June 20, 2004. Day twenty of confinement. You do not like the way things are moving and slowing and worse than that you hate the way you think you can feel your brain being crushed dry by boredom. If it would do any good you'd say it: L, I'm Kira. Maybe he'd kill you then. But he wouldn't. He'd want to know how you killed, and you don't know because you aren't Kira, and the creature that scrapes its nails against the bars is making a terrible racket, and you might be able to catch it out of the corner of your eye, but you can't; it's just the racket always behind you, and kaleidoscope-patterns coming from the camera, and the walls getting smaller and smaller until you are sitting with your face pressed against your knees and you don't know when you'll get out of here. You don't know. It's been twenty days and Aizawa looks at you the way Raye Penber had, like there was guilt in him, and yesterday you had gone so far as to ask him about your father but he had only answered, "I'm not allowed to tell you that, Light-kun. You know that."

I know that, you'd thought; you just hadn't cared. So what if it made you look guilty, or innocent. If you knew how Kira killed maybe he would kill you, but you're not a threat and so all you can do is rot alive. Oh god, you don't want to rot alive.

January 5, 2004. Since the new year, no details whatsoever of the investigation have been entered into your dad's computer. That and the fact that nobody was in the task force the other day, indicates there's been some major changes… was that under orders from L? you wonder sickly, as you sit down in front of your desktop. Either way… you need to make sure your computer is clean, no matter who looks at it… no one can know you'd ever had access to information from the task force.

June 23, 2004. Day twenty-three of confinement. When you are done with your third hour of exercise, in preparation for the night, Aizawa puts the leather strap around your wrists, instead of the handcuffs, and he puts the strap around your ankles and when he moves to stand up you are making a strangled, horrible noise deep in your throat, and he pauses with his hand against your shoulder and says: "Light-kun?"

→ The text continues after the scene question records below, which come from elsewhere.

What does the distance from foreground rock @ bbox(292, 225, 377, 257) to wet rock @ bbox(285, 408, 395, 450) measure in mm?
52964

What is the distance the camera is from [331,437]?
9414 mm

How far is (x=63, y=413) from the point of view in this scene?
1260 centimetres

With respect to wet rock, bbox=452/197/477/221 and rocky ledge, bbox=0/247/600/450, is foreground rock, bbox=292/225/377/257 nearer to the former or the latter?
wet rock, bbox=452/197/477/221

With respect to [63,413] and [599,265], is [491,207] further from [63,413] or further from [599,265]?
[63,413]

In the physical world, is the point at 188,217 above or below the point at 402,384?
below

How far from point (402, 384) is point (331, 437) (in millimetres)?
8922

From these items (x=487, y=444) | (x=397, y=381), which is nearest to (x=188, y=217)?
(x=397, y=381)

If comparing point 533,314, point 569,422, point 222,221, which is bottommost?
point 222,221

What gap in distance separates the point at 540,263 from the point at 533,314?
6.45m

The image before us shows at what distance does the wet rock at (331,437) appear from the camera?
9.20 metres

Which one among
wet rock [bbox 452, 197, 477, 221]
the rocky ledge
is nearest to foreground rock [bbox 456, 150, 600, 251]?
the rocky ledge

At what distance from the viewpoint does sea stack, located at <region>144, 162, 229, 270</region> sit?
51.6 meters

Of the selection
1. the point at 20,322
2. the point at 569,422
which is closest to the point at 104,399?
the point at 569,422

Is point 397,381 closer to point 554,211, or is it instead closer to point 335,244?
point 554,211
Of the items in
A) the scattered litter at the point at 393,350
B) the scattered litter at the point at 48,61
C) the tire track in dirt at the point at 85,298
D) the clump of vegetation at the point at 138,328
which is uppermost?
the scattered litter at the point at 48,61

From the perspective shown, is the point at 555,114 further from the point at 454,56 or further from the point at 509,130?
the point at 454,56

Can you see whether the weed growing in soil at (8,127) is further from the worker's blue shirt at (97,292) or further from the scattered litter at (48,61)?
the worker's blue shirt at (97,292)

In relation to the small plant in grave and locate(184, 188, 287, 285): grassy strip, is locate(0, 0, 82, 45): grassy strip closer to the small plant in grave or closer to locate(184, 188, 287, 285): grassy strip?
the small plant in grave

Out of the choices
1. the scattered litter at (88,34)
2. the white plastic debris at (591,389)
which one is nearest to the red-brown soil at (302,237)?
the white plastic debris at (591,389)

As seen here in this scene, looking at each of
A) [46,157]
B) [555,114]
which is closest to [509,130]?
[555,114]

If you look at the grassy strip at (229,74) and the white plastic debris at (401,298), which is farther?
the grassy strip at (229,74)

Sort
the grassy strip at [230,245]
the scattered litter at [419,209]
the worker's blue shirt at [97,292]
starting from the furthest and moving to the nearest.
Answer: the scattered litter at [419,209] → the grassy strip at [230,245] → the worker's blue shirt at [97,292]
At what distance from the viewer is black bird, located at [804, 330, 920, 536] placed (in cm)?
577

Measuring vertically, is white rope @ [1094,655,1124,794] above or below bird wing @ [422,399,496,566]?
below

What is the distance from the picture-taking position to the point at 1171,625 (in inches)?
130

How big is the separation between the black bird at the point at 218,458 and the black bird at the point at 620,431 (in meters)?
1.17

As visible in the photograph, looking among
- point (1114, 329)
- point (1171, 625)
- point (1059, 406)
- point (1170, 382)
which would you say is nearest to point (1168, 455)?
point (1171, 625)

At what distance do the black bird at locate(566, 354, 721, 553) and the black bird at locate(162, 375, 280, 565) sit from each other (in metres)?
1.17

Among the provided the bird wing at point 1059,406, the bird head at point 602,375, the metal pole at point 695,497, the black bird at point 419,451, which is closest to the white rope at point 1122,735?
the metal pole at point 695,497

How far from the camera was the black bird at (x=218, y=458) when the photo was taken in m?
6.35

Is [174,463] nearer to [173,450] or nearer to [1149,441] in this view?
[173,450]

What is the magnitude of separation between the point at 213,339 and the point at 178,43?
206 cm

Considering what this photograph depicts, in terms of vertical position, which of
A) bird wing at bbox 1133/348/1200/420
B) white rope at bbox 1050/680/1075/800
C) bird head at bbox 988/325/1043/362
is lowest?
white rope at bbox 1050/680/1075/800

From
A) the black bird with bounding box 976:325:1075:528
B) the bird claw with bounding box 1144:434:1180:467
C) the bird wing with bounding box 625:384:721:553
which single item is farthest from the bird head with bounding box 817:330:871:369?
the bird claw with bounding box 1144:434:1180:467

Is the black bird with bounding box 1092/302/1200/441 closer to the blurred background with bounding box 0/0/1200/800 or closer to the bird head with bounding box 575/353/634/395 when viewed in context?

"I'm sorry," you say. What the hell am I apologizing for? "Please, Aizawa-san, can you stay for five more minutes?" You're so tired that the world seems to float around you and you are too tired to care how pathetic it makes you sound, and even when he says 'no I can't,' it'll be one more thing a real human being spoke to you, and one more second where he might keep his hand on your shoulder.

But he doesn't say 'no I can't.' He doesn't speak at all, but just rubs the palm of his hand across your shoulders and back. He must be uncomfortable kneeling on the concrete floor but he doesn't get up, for five whole minutes, and when at last he gets up and steps outside the bars you realize you are making that horrible noise in your throat again, only it gets tangled up in "I'm sorry, I'm sorry, thank you," and you don't know how to tell him how much this means.

"Light-kun, please don't thank me," Aizawa says quietly, and you fall silent as though he'd pressed a hand against your mouth. His eyes widen, the guilty lines around them deepening, and he walks away, leaving you on your knees.